:: Excerto

Folha de S.Paulo

Restos de remédios na urina fazem mal a micróbios 'do bem' em rios


Convoco o nobilíssimo leitor a pôr a mão na consciência, como se dizia antigamente, e começar a se preocupar com as tralhas contidas no xixi que, como sabemos, vai do vaso sanitário para a rede de esgotos e dela para os rios, quase sempre sem passar por estações de tratamento. Restos de remédios e de outros produtos na sua urina podem estar bagunçando a cadeia alimentar aquática de maneiras insuspeitas, indica um estudo publicado nesta semana.

A má notícia, revelada pelo trabalho de Francisca Fernández-Piñas e seus colegas da Universidade Autônoma de Madri na revista especializada "Science Advances", é particularmente desagradável porque os efeitos das substâncias, em doses baixíssimas, são o que os pesquisadores chamam de "não aditivos" e "não lineares".

::::
:: Trechos dos registros

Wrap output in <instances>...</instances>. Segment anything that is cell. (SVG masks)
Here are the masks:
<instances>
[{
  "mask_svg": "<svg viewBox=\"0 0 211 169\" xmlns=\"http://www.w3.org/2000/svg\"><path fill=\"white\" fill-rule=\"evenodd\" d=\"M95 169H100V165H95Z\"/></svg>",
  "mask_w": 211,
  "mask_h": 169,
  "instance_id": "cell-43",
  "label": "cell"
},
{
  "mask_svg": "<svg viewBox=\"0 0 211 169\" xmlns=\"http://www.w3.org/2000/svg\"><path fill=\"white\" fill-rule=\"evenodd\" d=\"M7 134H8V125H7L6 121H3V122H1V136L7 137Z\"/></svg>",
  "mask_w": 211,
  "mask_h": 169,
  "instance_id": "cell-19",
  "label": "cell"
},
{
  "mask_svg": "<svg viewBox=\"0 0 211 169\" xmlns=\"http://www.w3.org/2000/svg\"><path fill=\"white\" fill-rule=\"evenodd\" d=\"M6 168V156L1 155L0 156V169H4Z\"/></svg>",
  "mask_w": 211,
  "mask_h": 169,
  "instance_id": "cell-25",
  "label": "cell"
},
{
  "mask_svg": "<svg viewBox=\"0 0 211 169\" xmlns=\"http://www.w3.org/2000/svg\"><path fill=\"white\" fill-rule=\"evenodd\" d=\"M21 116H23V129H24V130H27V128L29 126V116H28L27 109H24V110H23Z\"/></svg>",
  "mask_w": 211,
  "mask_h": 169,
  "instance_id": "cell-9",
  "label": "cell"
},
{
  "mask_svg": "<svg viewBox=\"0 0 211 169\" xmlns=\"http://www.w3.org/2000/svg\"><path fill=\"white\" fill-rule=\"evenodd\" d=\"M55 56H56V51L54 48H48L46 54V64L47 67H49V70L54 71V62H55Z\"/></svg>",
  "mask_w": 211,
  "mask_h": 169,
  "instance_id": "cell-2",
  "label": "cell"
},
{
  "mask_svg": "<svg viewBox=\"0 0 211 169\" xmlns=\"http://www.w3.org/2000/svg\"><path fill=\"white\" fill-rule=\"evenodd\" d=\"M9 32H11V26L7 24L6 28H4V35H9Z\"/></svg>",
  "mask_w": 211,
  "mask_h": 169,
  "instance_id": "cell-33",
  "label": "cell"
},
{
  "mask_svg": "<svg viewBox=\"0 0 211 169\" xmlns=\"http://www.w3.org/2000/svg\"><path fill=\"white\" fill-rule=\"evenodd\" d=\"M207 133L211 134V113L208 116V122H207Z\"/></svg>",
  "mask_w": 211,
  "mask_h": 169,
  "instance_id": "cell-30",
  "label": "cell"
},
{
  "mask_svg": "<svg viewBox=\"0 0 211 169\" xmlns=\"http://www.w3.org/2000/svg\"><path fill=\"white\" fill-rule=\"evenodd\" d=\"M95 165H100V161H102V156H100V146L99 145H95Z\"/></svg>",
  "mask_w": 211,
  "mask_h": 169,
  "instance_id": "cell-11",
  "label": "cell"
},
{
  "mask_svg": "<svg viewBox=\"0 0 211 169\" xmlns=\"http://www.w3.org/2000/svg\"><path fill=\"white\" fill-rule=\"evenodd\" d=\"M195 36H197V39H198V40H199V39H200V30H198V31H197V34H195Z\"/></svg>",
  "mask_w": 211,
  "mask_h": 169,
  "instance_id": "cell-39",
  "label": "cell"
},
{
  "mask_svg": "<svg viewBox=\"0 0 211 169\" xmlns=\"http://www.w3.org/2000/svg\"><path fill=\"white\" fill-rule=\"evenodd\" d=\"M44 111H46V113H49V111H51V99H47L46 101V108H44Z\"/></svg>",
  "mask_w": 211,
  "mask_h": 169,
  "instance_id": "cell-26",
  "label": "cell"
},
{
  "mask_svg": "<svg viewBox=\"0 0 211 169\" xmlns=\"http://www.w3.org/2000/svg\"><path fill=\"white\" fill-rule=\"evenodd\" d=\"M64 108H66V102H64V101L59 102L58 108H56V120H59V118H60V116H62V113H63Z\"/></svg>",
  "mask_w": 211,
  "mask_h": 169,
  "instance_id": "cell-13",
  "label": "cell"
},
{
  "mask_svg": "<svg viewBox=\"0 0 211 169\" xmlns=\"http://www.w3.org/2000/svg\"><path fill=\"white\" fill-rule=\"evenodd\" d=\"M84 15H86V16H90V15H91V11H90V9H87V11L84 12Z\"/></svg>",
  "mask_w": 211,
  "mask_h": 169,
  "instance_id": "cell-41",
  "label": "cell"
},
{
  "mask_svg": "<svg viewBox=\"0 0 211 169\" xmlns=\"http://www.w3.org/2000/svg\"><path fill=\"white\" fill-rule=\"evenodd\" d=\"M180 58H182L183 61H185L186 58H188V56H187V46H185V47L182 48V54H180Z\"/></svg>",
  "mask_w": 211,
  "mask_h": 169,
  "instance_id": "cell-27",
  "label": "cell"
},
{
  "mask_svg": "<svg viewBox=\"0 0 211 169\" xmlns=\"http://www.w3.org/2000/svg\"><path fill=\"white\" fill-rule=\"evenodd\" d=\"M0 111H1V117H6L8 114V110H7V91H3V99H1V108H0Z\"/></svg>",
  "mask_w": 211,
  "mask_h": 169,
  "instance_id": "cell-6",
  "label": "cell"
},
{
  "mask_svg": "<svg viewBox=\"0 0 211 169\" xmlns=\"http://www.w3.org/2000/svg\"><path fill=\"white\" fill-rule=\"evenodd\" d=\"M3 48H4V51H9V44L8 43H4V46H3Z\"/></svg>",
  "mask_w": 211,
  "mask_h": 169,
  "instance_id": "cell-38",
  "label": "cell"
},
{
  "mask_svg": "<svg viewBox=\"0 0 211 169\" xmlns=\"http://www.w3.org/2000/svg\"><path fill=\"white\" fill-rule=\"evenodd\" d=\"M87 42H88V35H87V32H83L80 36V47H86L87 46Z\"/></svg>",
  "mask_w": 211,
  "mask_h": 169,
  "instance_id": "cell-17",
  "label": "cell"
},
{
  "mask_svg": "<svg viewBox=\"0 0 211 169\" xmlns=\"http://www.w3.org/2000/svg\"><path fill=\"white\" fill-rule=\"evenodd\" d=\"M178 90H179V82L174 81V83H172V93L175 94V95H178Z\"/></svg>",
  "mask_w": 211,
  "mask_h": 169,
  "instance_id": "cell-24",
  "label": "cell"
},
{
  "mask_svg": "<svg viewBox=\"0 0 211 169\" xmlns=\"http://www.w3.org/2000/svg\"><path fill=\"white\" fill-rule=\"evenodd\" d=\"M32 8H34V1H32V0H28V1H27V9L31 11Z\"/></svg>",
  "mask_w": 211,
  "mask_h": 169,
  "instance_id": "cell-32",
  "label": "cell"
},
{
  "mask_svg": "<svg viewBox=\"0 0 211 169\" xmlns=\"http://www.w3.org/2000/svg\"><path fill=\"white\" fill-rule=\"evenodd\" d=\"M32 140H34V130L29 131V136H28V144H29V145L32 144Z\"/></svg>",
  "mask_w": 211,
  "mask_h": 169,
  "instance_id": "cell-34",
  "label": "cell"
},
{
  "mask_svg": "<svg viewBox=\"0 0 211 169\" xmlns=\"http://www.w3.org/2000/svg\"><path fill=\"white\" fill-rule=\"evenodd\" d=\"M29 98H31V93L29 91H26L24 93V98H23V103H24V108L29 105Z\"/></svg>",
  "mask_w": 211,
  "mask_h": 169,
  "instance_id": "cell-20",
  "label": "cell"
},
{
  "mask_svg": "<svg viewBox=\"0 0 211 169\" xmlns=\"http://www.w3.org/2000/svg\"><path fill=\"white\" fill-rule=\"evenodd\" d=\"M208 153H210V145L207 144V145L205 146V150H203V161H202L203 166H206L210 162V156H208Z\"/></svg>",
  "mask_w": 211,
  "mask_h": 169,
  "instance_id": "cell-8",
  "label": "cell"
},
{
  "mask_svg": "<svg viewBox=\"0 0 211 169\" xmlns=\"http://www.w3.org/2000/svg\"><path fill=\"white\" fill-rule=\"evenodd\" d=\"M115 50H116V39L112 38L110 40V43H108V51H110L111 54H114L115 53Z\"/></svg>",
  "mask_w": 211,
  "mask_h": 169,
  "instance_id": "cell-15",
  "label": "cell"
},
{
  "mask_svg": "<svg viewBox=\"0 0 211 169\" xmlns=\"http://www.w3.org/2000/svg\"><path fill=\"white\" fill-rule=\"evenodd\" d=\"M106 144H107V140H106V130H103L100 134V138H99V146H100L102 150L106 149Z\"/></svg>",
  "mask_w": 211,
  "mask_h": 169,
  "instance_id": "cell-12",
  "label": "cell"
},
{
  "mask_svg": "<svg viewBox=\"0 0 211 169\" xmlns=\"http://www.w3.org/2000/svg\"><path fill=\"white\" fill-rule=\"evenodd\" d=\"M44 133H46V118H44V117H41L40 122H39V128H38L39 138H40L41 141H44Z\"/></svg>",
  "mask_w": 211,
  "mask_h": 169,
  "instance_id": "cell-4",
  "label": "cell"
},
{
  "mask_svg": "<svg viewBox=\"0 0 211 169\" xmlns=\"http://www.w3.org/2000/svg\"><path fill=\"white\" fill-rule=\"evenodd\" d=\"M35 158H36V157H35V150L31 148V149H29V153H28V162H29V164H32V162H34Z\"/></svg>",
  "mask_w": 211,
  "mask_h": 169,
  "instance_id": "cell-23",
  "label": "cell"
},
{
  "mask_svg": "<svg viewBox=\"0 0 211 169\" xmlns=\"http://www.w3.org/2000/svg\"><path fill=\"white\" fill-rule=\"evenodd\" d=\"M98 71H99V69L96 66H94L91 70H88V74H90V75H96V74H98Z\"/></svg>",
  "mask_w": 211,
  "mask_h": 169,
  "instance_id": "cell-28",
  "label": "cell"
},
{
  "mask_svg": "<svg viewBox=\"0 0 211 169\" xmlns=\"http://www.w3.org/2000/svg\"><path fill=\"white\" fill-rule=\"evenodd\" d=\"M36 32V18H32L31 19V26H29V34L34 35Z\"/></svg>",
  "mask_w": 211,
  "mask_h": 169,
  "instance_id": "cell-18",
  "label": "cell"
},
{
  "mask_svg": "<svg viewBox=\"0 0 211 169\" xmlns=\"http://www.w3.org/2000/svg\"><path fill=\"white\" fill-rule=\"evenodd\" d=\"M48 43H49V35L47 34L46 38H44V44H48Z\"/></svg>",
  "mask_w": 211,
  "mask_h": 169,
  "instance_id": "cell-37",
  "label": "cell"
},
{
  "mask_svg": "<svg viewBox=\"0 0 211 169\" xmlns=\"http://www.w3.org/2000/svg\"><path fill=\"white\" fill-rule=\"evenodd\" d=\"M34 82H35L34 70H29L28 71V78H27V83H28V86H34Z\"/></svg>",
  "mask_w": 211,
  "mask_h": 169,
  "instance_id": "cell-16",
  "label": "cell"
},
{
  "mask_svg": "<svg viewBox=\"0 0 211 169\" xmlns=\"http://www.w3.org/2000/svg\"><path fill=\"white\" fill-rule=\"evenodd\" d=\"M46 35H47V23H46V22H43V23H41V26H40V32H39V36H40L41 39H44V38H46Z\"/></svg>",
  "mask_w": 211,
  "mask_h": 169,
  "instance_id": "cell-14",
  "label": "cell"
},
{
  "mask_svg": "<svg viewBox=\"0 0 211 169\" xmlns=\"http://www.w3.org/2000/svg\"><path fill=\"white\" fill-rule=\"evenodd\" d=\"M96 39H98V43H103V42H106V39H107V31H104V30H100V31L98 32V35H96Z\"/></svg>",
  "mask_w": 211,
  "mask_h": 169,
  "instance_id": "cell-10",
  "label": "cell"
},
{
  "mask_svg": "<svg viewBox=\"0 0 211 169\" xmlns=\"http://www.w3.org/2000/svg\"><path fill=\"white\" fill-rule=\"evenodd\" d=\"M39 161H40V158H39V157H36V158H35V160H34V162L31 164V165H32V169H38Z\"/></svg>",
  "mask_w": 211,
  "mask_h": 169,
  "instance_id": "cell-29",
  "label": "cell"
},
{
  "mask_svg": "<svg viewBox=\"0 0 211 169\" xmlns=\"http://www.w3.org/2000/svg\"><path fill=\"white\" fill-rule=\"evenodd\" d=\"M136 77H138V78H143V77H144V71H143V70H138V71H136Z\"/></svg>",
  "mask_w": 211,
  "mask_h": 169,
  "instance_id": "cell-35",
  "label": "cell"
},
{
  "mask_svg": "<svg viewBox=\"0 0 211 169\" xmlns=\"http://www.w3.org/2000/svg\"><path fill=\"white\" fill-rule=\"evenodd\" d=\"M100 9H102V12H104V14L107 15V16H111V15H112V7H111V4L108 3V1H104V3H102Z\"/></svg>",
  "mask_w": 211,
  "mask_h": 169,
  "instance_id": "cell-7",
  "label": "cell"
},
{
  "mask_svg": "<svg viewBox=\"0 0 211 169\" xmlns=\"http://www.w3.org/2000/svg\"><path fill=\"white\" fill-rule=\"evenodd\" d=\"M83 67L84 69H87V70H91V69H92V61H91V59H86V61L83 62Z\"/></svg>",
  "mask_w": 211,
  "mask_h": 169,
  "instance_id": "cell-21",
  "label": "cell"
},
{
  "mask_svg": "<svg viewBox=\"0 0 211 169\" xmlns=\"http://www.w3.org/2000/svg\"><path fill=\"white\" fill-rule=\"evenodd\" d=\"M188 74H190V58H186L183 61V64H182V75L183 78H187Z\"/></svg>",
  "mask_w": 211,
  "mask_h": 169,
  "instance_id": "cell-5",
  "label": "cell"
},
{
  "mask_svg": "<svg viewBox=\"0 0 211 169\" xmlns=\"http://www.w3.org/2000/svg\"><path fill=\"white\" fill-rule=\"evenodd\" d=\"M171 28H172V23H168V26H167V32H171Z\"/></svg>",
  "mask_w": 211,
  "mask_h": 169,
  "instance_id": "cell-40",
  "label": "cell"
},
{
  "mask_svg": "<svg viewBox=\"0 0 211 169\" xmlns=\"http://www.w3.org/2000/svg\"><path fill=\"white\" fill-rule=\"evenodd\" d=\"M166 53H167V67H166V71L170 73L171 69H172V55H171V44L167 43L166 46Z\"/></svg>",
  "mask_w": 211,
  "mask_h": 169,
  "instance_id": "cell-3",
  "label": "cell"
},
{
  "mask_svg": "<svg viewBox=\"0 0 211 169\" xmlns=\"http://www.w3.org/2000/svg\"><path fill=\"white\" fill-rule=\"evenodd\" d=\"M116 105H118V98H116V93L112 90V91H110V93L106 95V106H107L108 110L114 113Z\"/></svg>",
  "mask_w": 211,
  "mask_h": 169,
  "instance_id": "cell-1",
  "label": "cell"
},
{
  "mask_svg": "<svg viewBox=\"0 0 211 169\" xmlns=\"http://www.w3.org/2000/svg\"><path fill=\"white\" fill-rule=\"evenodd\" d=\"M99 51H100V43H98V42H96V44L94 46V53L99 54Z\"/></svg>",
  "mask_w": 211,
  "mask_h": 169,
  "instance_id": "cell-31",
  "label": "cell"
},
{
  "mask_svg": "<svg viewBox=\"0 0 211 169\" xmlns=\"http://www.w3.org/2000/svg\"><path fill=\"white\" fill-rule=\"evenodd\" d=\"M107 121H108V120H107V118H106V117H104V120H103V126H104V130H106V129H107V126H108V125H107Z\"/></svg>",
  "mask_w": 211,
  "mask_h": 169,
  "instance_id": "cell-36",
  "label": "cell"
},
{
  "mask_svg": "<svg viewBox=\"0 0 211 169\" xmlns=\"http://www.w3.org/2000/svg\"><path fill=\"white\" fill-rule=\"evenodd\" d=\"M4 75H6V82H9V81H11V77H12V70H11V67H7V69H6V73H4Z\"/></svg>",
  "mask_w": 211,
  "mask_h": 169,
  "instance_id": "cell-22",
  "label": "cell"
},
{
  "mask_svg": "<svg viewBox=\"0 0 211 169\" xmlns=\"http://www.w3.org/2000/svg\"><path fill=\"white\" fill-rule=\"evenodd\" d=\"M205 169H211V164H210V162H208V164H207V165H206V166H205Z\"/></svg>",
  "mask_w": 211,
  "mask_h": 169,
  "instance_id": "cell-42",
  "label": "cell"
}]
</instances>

::::

### Sobre a tarefa
Transcreva da reportagem sobre restos de remédios na urina o trecho que vai de "Convoco o nobilíssimo" até "publicado nesta semana.", incluindo essas palavras. Os registros não têm nenhuma relação com a reportagem.

### Resultado do exercício
Convoco o nobilíssimo leitor a pôr a mão na consciência, como se dizia antigamente, e começar a se preocupar com as tralhas contidas no xixi que, como sabemos, vai do vaso sanitário para a rede de esgotos e dela para os rios, quase sempre sem passar por estações de tratamento. Restos de remédios e de outros produtos na sua urina podem estar bagunçando a cadeia alimentar aquática de maneiras insuspeitas, indica um estudo publicado nesta semana.